EXERCISE TASK:
Report every line in the data below that contains the word "leaf".

(Extracted data entries)
------------------------------------------------
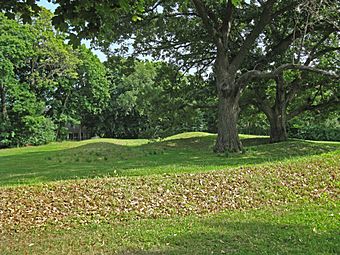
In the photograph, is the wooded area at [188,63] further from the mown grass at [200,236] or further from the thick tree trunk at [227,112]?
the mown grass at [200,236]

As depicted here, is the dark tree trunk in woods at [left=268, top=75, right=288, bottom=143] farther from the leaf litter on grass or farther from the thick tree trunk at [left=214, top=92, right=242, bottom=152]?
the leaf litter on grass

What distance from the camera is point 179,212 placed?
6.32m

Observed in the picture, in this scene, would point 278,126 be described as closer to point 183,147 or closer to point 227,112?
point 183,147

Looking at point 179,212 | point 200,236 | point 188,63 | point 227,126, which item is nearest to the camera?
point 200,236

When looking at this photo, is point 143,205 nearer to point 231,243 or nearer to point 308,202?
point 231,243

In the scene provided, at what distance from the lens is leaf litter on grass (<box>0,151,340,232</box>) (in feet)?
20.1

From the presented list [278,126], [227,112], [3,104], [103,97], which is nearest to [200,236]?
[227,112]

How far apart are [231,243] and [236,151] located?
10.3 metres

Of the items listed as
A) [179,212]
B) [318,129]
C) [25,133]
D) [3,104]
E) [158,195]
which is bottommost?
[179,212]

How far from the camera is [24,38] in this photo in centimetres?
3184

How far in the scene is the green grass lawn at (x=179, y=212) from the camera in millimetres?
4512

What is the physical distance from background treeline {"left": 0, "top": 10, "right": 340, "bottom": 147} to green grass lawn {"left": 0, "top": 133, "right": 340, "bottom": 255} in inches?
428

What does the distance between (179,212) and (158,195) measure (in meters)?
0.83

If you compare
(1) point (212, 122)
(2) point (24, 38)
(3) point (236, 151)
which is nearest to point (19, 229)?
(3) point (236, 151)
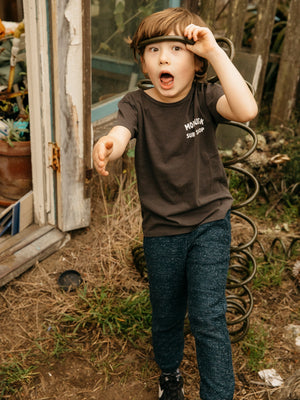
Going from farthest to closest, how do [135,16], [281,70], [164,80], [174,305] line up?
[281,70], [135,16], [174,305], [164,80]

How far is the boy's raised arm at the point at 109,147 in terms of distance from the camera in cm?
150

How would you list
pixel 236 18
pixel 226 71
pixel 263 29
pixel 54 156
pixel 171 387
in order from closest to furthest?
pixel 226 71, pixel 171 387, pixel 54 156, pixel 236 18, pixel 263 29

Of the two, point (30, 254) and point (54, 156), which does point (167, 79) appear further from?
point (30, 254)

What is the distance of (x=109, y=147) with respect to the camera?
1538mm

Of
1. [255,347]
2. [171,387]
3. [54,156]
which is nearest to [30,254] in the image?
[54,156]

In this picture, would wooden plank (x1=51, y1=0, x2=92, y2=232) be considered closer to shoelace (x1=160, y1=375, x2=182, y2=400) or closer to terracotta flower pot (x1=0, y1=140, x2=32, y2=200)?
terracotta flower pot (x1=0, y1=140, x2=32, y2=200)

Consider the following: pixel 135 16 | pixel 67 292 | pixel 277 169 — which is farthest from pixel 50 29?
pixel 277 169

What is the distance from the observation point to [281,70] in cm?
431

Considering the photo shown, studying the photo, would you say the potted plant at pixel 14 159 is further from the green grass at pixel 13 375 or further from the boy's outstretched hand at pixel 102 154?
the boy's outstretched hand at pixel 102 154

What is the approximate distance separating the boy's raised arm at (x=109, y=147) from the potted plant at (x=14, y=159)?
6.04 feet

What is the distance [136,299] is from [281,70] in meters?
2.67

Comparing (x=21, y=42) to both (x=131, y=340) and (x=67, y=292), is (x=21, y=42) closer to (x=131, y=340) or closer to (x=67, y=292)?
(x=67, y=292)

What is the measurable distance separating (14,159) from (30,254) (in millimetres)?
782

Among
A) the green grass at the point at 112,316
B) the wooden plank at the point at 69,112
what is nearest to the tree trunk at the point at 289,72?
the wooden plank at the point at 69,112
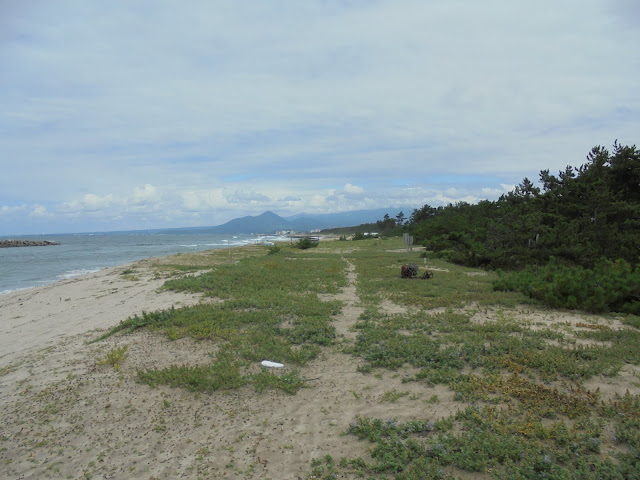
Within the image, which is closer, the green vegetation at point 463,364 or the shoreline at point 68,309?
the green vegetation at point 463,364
------------------------------------------------
EXERCISE ANSWER:
As depicted here, is the dark tree trunk in woods at [left=268, top=75, right=288, bottom=143] farther from the leaf litter on grass or farther from the thick tree trunk at [left=214, top=92, right=242, bottom=152]?
the leaf litter on grass
In the scene provided, at what distance from the lens is leaf litter on grass (<box>0,151,340,232</box>) (in feet)?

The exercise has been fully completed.